## EXERCISE DESCRIPTION:
Reproduce the passage of the C loop question from "would wait for" up to and including "in class yet.", keeping every character unchanged.

Placement of function to restart loop in C

Question

I've put together a simple currency converter program from code I've edited from the web and a switch statement that I've put in. When I ran the program in Visual Studio:

printf("Would you like to make another conversion? y/n\n");
fflush(stdin);
scanf("%c",&marker);

would wait for input and then either go back to the start of the while statement or exit the console window. Now if I run this is Xcode on a mac "Would you like to make another conversion..." is printed but doesn't wait for an input, it just goes straight back to the while loop.

Am I putting the printf("Would you like...etc section in the right place? Or is there a better way of getting loops to run again after they take input from a user? Do I need to do anything with a 'bool' statement. We've not got that far in class yet.

Full code is shown below:

#include <stdio.h>

int main ()
{
int choice;
float money;
float total;
char marker='y';

printf("\n\nCURRENCY CONVERSION\n");
printf("***Rates correct as of 26 NOV 12***\n");
printf("------------------------------------\n");
printf("1. Australian Dollar (AUD) 1.533=1 GBP\n");
printf("2. Euro (EUR) 1.235=1 GBP\n");
printf("3. Indian Rupee (INR) 89.494=1 GBP\n");
printf("4. Japanese Yen (JPY) 131.473=1 GBP\n");
printf("5. US Dollar (USD) 1.602=1 GBP\n");
printf("Enter the number for the currency to convert...");

while(marker!='n')
{
    printf("\n\nWhat would you like to convert your money to? (1-5): ");
    scanf("%d",&choice);

    printf("\n\nHow much money do you want to convert? (GBP): ");
    scanf("%f",&money);

    switch(choice) {
        case 1:
            total = money * 1.533;
            printf("\n\nYou will have %.2f Australian Dollars \n\n", total);
            break;
        case 2:
            total = money * 1.235;
            printf("\n\nYou will have %.2f Euros \n\n", total);
            break;
        case 3:
            total = money * 89.494;
            printf("\n\nYou will have %.2f Indian Rupees \n\n",total);
            break;
        case 4:
            total = money * 131.473;
            printf("\n\nYou will have %.2f Japanese Yen \n\n", total);
            break;
        case 5:
            total = money * 1.602;
            printf("\n\nYou will have %.2f US Dollars \n\n", total);
            break;
        default:
            printf("You did not choose a correct option\n");
    }

    printf("Would you like to make another conversion? y/n\n");
    fflush(stdin);
    scanf("%c",&marker);
}
return 0;
}

Many thanks for any comments of input received.

## DATA PROVIDED:
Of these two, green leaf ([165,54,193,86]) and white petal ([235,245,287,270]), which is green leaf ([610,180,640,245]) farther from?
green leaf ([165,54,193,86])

## RESULT FOR THIS EXERCISE:
would wait for input and then either go back to the start of the while statement or exit the console window. Now if I run this is Xcode on a mac "Would you like to make another conversion..." is printed but doesn't wait for an input, it just goes straight back to the while loop.

Am I putting the printf("Would you like...etc section in the right place? Or is there a better way of getting loops to run again after they take input from a user? Do I need to do anything with a 'bool' statement. We've not got that far in class yet.